Джеймс перешел дорогу, по пути нащупывая бумажник. Рейчел стремглав побежала за ним.
– Хватит этим заниматься, матушка, – сказал Джеймс, сунув старушке в руку пачку денег. – Вот, возьмите. Идите выпейте чашку чаю. – Он зашагал обратно, едва глянув, идет ли за ним Рейчел.
Рейчел подумала, что чашка чаю окажется довольно внушительной. В той пачке было, наверное, фунтов двести. Остаток пути они прошли в мрачном молчании. Начался дождь. На Шарлотт-стрит, перед дверьми «Гамильтона и Пута», Рейчел остановила спутника:
– Джеймс, в тебе прячется очень хороший человек.
Джеймс посмотрел на нее с отвращением.
– А этого мало, милочка. Требуется гораздо больше.
– Я просто хотела сказать…
Джеймс нс дал ей договорить. Отвращение на его лице сменилось отчаянием.
– Пообещай мне кое-что. Когда люди расстаются, они обычно говорят друг другу всякие жалостные слова насчет того, чтобы оставаться друзьями, только не имеют этого в виду. Но дело в том, что мне-то и нужен был именно друг. Мне не нужна любовница. Так что уж обещай, что ты не будешь моим фиговым другом.
Джеймс не стал ждать ответа. Он быстро вошел в агентство, а Рейчел осталась стоять на улице, чувствуя себя побежденной. Дождь пошел сильнее и больно бил ее по щекам.
– Так что же есть, если «Новой эры» нет? – опять спросил Джеймс.
– Повторение, – ответила Рейчел. – Бесконечное повторение одних и тех же достижений и ошибок, у всех и каждого, во все времена.
Джеймс, Крисси и Джесси зачарованно смотрели на Рейчел. Бет явно заскучала,
– Да, – сказала Сабина, вставая из-за стола. – И я, пожалуй, повторю бесконечное приготовление обеда.
13
В один из последующих дней они встали рано утром, по очереди позавтракали и собрались ехать на обеих машинах в Ласко [16] осматривать знаменитые наскальные рисунки. Тут Джеймс, который с утра не выходил из своей комнаты, объявил, что не поедет.
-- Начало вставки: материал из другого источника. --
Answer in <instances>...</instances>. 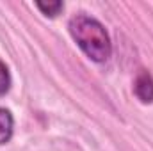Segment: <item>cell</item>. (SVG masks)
<instances>
[{"mask_svg":"<svg viewBox=\"0 0 153 151\" xmlns=\"http://www.w3.org/2000/svg\"><path fill=\"white\" fill-rule=\"evenodd\" d=\"M70 34L78 48L93 61L105 62L112 55V43L105 27L89 14H75L68 23Z\"/></svg>","mask_w":153,"mask_h":151,"instance_id":"obj_1","label":"cell"},{"mask_svg":"<svg viewBox=\"0 0 153 151\" xmlns=\"http://www.w3.org/2000/svg\"><path fill=\"white\" fill-rule=\"evenodd\" d=\"M134 94L137 96V100L141 103H153V76L141 70L139 75L135 76V82H134Z\"/></svg>","mask_w":153,"mask_h":151,"instance_id":"obj_2","label":"cell"},{"mask_svg":"<svg viewBox=\"0 0 153 151\" xmlns=\"http://www.w3.org/2000/svg\"><path fill=\"white\" fill-rule=\"evenodd\" d=\"M14 132V117L9 109L0 107V146L7 144L13 139Z\"/></svg>","mask_w":153,"mask_h":151,"instance_id":"obj_3","label":"cell"},{"mask_svg":"<svg viewBox=\"0 0 153 151\" xmlns=\"http://www.w3.org/2000/svg\"><path fill=\"white\" fill-rule=\"evenodd\" d=\"M36 7L41 11V14H45L46 18H55L61 14V11L64 9V4L61 0H48V2H36Z\"/></svg>","mask_w":153,"mask_h":151,"instance_id":"obj_4","label":"cell"},{"mask_svg":"<svg viewBox=\"0 0 153 151\" xmlns=\"http://www.w3.org/2000/svg\"><path fill=\"white\" fill-rule=\"evenodd\" d=\"M11 89V75L5 62L0 61V96H5Z\"/></svg>","mask_w":153,"mask_h":151,"instance_id":"obj_5","label":"cell"}]
</instances>
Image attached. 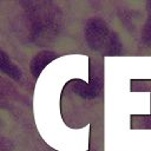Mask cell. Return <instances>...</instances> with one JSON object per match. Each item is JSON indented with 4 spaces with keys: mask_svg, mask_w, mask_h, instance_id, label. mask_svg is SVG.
<instances>
[{
    "mask_svg": "<svg viewBox=\"0 0 151 151\" xmlns=\"http://www.w3.org/2000/svg\"><path fill=\"white\" fill-rule=\"evenodd\" d=\"M0 71L11 77L12 79L19 80L21 78V71L18 68L15 64L12 63L9 57L2 50H0Z\"/></svg>",
    "mask_w": 151,
    "mask_h": 151,
    "instance_id": "obj_2",
    "label": "cell"
},
{
    "mask_svg": "<svg viewBox=\"0 0 151 151\" xmlns=\"http://www.w3.org/2000/svg\"><path fill=\"white\" fill-rule=\"evenodd\" d=\"M55 58V54L52 53V52H48V51H44V52H40L39 54H37L34 57V59L32 60L31 63V72L34 77H38L40 74V72L42 71V68L51 61Z\"/></svg>",
    "mask_w": 151,
    "mask_h": 151,
    "instance_id": "obj_3",
    "label": "cell"
},
{
    "mask_svg": "<svg viewBox=\"0 0 151 151\" xmlns=\"http://www.w3.org/2000/svg\"><path fill=\"white\" fill-rule=\"evenodd\" d=\"M88 40L93 48L97 50H110L116 48V39L110 33L107 27L99 20H93L88 25Z\"/></svg>",
    "mask_w": 151,
    "mask_h": 151,
    "instance_id": "obj_1",
    "label": "cell"
}]
</instances>
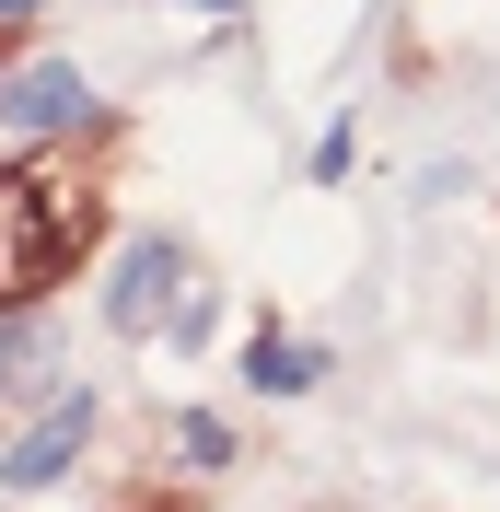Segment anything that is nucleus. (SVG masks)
<instances>
[{
	"mask_svg": "<svg viewBox=\"0 0 500 512\" xmlns=\"http://www.w3.org/2000/svg\"><path fill=\"white\" fill-rule=\"evenodd\" d=\"M82 245H94V187H59L47 163H0V303L24 315L47 280H70Z\"/></svg>",
	"mask_w": 500,
	"mask_h": 512,
	"instance_id": "obj_1",
	"label": "nucleus"
},
{
	"mask_svg": "<svg viewBox=\"0 0 500 512\" xmlns=\"http://www.w3.org/2000/svg\"><path fill=\"white\" fill-rule=\"evenodd\" d=\"M187 303L198 291H187V245H175V233H140V245L117 256V280H105V326H117V338H163Z\"/></svg>",
	"mask_w": 500,
	"mask_h": 512,
	"instance_id": "obj_2",
	"label": "nucleus"
},
{
	"mask_svg": "<svg viewBox=\"0 0 500 512\" xmlns=\"http://www.w3.org/2000/svg\"><path fill=\"white\" fill-rule=\"evenodd\" d=\"M82 443H94V384H70V396H47V419H35L24 443L0 454V489H59Z\"/></svg>",
	"mask_w": 500,
	"mask_h": 512,
	"instance_id": "obj_3",
	"label": "nucleus"
},
{
	"mask_svg": "<svg viewBox=\"0 0 500 512\" xmlns=\"http://www.w3.org/2000/svg\"><path fill=\"white\" fill-rule=\"evenodd\" d=\"M94 117V82L70 59H24V70H0V128H24V140H47V128H82Z\"/></svg>",
	"mask_w": 500,
	"mask_h": 512,
	"instance_id": "obj_4",
	"label": "nucleus"
},
{
	"mask_svg": "<svg viewBox=\"0 0 500 512\" xmlns=\"http://www.w3.org/2000/svg\"><path fill=\"white\" fill-rule=\"evenodd\" d=\"M314 373H326V361L291 350L280 326H256V338H245V384H256V396H314Z\"/></svg>",
	"mask_w": 500,
	"mask_h": 512,
	"instance_id": "obj_5",
	"label": "nucleus"
},
{
	"mask_svg": "<svg viewBox=\"0 0 500 512\" xmlns=\"http://www.w3.org/2000/svg\"><path fill=\"white\" fill-rule=\"evenodd\" d=\"M35 361H47V326H35V315H12V326H0V396H24V384H35Z\"/></svg>",
	"mask_w": 500,
	"mask_h": 512,
	"instance_id": "obj_6",
	"label": "nucleus"
},
{
	"mask_svg": "<svg viewBox=\"0 0 500 512\" xmlns=\"http://www.w3.org/2000/svg\"><path fill=\"white\" fill-rule=\"evenodd\" d=\"M175 454H187V466H233V431H221L210 408H187L175 419Z\"/></svg>",
	"mask_w": 500,
	"mask_h": 512,
	"instance_id": "obj_7",
	"label": "nucleus"
},
{
	"mask_svg": "<svg viewBox=\"0 0 500 512\" xmlns=\"http://www.w3.org/2000/svg\"><path fill=\"white\" fill-rule=\"evenodd\" d=\"M24 12H35V0H0V24H24Z\"/></svg>",
	"mask_w": 500,
	"mask_h": 512,
	"instance_id": "obj_8",
	"label": "nucleus"
},
{
	"mask_svg": "<svg viewBox=\"0 0 500 512\" xmlns=\"http://www.w3.org/2000/svg\"><path fill=\"white\" fill-rule=\"evenodd\" d=\"M187 12H233V0H187Z\"/></svg>",
	"mask_w": 500,
	"mask_h": 512,
	"instance_id": "obj_9",
	"label": "nucleus"
}]
</instances>
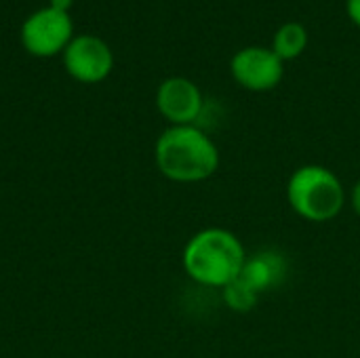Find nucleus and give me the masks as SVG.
<instances>
[{
	"instance_id": "11",
	"label": "nucleus",
	"mask_w": 360,
	"mask_h": 358,
	"mask_svg": "<svg viewBox=\"0 0 360 358\" xmlns=\"http://www.w3.org/2000/svg\"><path fill=\"white\" fill-rule=\"evenodd\" d=\"M346 15L356 27H360V0H346Z\"/></svg>"
},
{
	"instance_id": "10",
	"label": "nucleus",
	"mask_w": 360,
	"mask_h": 358,
	"mask_svg": "<svg viewBox=\"0 0 360 358\" xmlns=\"http://www.w3.org/2000/svg\"><path fill=\"white\" fill-rule=\"evenodd\" d=\"M221 295H224L226 306L230 310H234V312H249V310L255 308V304L259 300V295L249 285H245L240 279H236L228 287H224Z\"/></svg>"
},
{
	"instance_id": "3",
	"label": "nucleus",
	"mask_w": 360,
	"mask_h": 358,
	"mask_svg": "<svg viewBox=\"0 0 360 358\" xmlns=\"http://www.w3.org/2000/svg\"><path fill=\"white\" fill-rule=\"evenodd\" d=\"M348 200L346 188L335 171L325 165H302L287 181V203L291 211L310 222L325 224L335 219Z\"/></svg>"
},
{
	"instance_id": "9",
	"label": "nucleus",
	"mask_w": 360,
	"mask_h": 358,
	"mask_svg": "<svg viewBox=\"0 0 360 358\" xmlns=\"http://www.w3.org/2000/svg\"><path fill=\"white\" fill-rule=\"evenodd\" d=\"M308 42H310V34H308L304 23H300V21H285L274 32L270 49L287 63V61H293V59L302 57L304 51L308 49Z\"/></svg>"
},
{
	"instance_id": "6",
	"label": "nucleus",
	"mask_w": 360,
	"mask_h": 358,
	"mask_svg": "<svg viewBox=\"0 0 360 358\" xmlns=\"http://www.w3.org/2000/svg\"><path fill=\"white\" fill-rule=\"evenodd\" d=\"M63 65L74 80L95 84L110 76L114 68V55L105 40L84 34L70 40L63 51Z\"/></svg>"
},
{
	"instance_id": "5",
	"label": "nucleus",
	"mask_w": 360,
	"mask_h": 358,
	"mask_svg": "<svg viewBox=\"0 0 360 358\" xmlns=\"http://www.w3.org/2000/svg\"><path fill=\"white\" fill-rule=\"evenodd\" d=\"M72 40V19L68 13L53 6H44L30 15L21 27V44L36 57H51Z\"/></svg>"
},
{
	"instance_id": "7",
	"label": "nucleus",
	"mask_w": 360,
	"mask_h": 358,
	"mask_svg": "<svg viewBox=\"0 0 360 358\" xmlns=\"http://www.w3.org/2000/svg\"><path fill=\"white\" fill-rule=\"evenodd\" d=\"M156 108L171 127L196 124L205 110V97L190 78L171 76L156 91Z\"/></svg>"
},
{
	"instance_id": "13",
	"label": "nucleus",
	"mask_w": 360,
	"mask_h": 358,
	"mask_svg": "<svg viewBox=\"0 0 360 358\" xmlns=\"http://www.w3.org/2000/svg\"><path fill=\"white\" fill-rule=\"evenodd\" d=\"M72 2H74V0H51V4H49V6H53V8H57V11L68 13V11H70V6H72Z\"/></svg>"
},
{
	"instance_id": "8",
	"label": "nucleus",
	"mask_w": 360,
	"mask_h": 358,
	"mask_svg": "<svg viewBox=\"0 0 360 358\" xmlns=\"http://www.w3.org/2000/svg\"><path fill=\"white\" fill-rule=\"evenodd\" d=\"M289 274V262L281 251L264 249L253 255H247V262L240 272V281L249 285L259 298L268 291L278 289Z\"/></svg>"
},
{
	"instance_id": "12",
	"label": "nucleus",
	"mask_w": 360,
	"mask_h": 358,
	"mask_svg": "<svg viewBox=\"0 0 360 358\" xmlns=\"http://www.w3.org/2000/svg\"><path fill=\"white\" fill-rule=\"evenodd\" d=\"M348 200H350L352 211L360 217V179L352 186V190H350V194H348Z\"/></svg>"
},
{
	"instance_id": "1",
	"label": "nucleus",
	"mask_w": 360,
	"mask_h": 358,
	"mask_svg": "<svg viewBox=\"0 0 360 358\" xmlns=\"http://www.w3.org/2000/svg\"><path fill=\"white\" fill-rule=\"evenodd\" d=\"M154 160L162 177L175 184H198L219 169V148L198 124L169 127L154 146Z\"/></svg>"
},
{
	"instance_id": "2",
	"label": "nucleus",
	"mask_w": 360,
	"mask_h": 358,
	"mask_svg": "<svg viewBox=\"0 0 360 358\" xmlns=\"http://www.w3.org/2000/svg\"><path fill=\"white\" fill-rule=\"evenodd\" d=\"M245 262L247 249L243 241L219 226L198 230L181 251V266L188 279L211 289H224L236 281Z\"/></svg>"
},
{
	"instance_id": "4",
	"label": "nucleus",
	"mask_w": 360,
	"mask_h": 358,
	"mask_svg": "<svg viewBox=\"0 0 360 358\" xmlns=\"http://www.w3.org/2000/svg\"><path fill=\"white\" fill-rule=\"evenodd\" d=\"M230 74L240 89L251 93H268L283 82L285 61L270 46L249 44L232 55Z\"/></svg>"
}]
</instances>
Из-за закрытой двери в спальню они слышали, как Сабина визжала:
– Если болен, скажи ты мне, ради бога, что с тобой!
Они шаркали ногами и обменивались взглядами, дожидаясь, чем все кончится. Джесси тоже затошнило. Всем своим существом она ощущала, как набирают силы и приходят в столкновение болезнь отца и возмущение матери. Она стояла в патио, глядя вдаль, на край долины. Крисси подошла к ней и дружески обняла, но Джесси никак не отреагировала.
– Папа всегда все портит, – сказала Бет.
– Нет, не портит! – выкрикнула Джесси. Ее лицо залилось гневным румянцем, и внезапно она осознала, что орет на сестру: – НЕТ, НЕ ПОРТИТ, НЕ ПОРТИТ, НЕ ПОРТИТ!
Джеймс через кухню вышел в патио.
– Господи помилуй! По какому поводу такие вопли? – Он взял на руки Бет, которая вся сжалась от того, как яростно на нее набросилась сестра. – Так едем мы в эту пещеру или нет?
Джесси привлекала к себе слишком много внимания. В тот момент все смотрели только на нее. Повернувшись, она бросилась бегом по траве, перепрыгнула через шаткую ограду и сбежала по крутому склону открытого луга. Удары ее сердца и гудение крови в ушах почти заглушали голоса, доносящиеся сзади. Когда она мчалась к дороге, мир накренился, и она бежала до тех пор, пока он не выровнялся.